Читаем без скачивания Карфаген должен быть разрушен - Александр Немировский
Шрифт:
Интервал:
Закладка:
– Сначала умер он.
На Андриска смотрел старикан с длинным красным носом и широко открытым ртом.
– А потом ты и ты, – продолжал он, поочередно показав на Буккона и Макка пальцами.
– А ты остался жив? – протянул Макк.
– Как тебе сказать. И не жив, и не мертв. Между живыми и мертвыми где-то посредине. Туда и сюда сную на лодке.
– Понял! – сказал Буккон. – Ты стал Хароном. Но маски Харона у нас нет.
– Как же нет?
Доссен полез в свой мешок, вытащил оттуда другую маску и, выставив ее перед собой, просунул в отверстие рта палец.
– Язык мы приклеим, уши удлиним, щеки подбелим.
– Пойдет! – согласился Макк. Доссен положил маску на землю.
– Я догадался, – сказал Андриск. – Вы актеры. А Буккон, Доссен и Макк – имена ваших масок.
– Молодец! – похвалил юношу Доссен. – Но остался наш Папп.
Он достал маску Паппа и, протянув ее перед собой, сказал:
– Умирают актеры, а маски живут.
– Да, Доссен, еще как живут! – прошамкал Андриск по-стариковски.
Доссен опустил маску.
– Я слышал голос Паппа! – воскликнул он.
– И впрямь похоже, – подхватил Буккон, – точно душа бродяги Паппа вселилась в Андриска. Но все же продолжай свой рассказ, Доссен.
– Так вот. Сели вы в лодку. Везу вас по Стиксу. Обычно мертвецы молчат, а на вас говорун нашел. Болтаете, словно и не умирали. Едва до другого берега догреб. Ну, пора вам выходить и расплачиваться. А ты, Папп, – обратился он к Андриску, – жадюга, асса не отдаешь, будто проглотил, болтаючи. Ты же, Буккон, и того хлеще отмочил: дал мне, Харону, фальшивую монету.
– А я что сделал? – поинтересовался Макк.
– А ты, – Доссен сделал паузу, – а ты, Макк, асс в кулак зажал и кричишь: «Не могу один в Аиде жить!» Плюнул я в Стикс и обратно вас повез, потому что таким прохвостам в Аиде делать нечего.
– Здорово ты придумал.

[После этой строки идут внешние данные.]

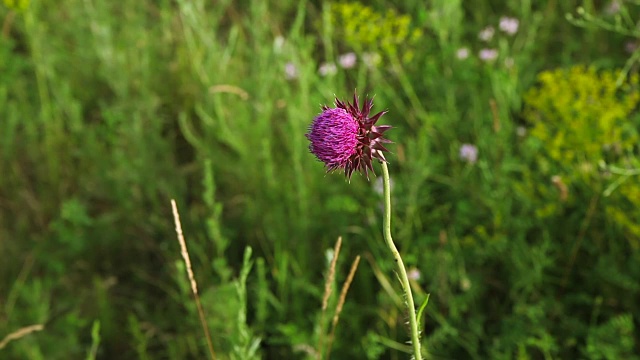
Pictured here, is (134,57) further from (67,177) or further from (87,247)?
(87,247)

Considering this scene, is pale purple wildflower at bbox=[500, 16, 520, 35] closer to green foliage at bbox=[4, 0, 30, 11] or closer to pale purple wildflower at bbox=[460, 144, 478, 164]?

Каждый самого себя играть будет! – сказал Макк.
– Это не он, а я придумал! – воскликнул Буккон. – Вижу, человек едет, и говорю: «Смотри, Макк, это наш Папп с того света возвращается». А Макк еще обругал меня: «Вечно ты, мол, со своими глупостями».

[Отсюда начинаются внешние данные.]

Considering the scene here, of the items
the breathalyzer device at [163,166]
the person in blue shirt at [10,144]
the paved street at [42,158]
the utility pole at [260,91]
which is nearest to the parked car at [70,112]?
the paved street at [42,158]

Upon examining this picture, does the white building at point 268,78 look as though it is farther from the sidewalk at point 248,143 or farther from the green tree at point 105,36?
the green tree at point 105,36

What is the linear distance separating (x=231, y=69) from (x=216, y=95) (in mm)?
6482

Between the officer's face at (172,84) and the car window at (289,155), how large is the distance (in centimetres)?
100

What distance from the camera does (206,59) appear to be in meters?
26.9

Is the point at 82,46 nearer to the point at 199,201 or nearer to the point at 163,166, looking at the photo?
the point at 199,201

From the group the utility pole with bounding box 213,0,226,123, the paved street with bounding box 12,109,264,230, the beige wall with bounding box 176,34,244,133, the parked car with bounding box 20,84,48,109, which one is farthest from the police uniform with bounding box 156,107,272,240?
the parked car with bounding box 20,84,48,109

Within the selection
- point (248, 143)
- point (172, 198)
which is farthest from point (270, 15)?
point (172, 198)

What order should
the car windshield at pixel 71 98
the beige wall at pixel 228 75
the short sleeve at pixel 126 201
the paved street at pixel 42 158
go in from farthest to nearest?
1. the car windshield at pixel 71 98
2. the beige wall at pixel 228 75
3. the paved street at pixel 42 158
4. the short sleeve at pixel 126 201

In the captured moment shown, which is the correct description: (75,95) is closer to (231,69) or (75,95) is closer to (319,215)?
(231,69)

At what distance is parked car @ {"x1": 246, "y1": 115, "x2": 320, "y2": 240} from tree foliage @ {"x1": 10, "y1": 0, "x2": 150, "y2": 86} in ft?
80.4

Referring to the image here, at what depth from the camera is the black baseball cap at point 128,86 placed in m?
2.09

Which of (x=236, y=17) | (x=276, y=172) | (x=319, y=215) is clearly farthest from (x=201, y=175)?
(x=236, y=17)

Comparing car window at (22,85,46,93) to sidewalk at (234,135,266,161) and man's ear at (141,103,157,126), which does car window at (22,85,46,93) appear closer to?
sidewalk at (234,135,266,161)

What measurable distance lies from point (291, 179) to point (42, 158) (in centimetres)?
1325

– Все так и было, – подтвердил Доссен. – И когда Буккон произнес «с того света», меня осенило. Я притворился спящим, чтобы думать не мешали.
– Страшно актером быть, – проговорил Андриск неуверенно. – Все на тебя смотрят.
– А ты не бойся! – успокоил Макк. – Для людей играем, не для богов. И маски наши через смех говорят правду. Сцена становится трибуной.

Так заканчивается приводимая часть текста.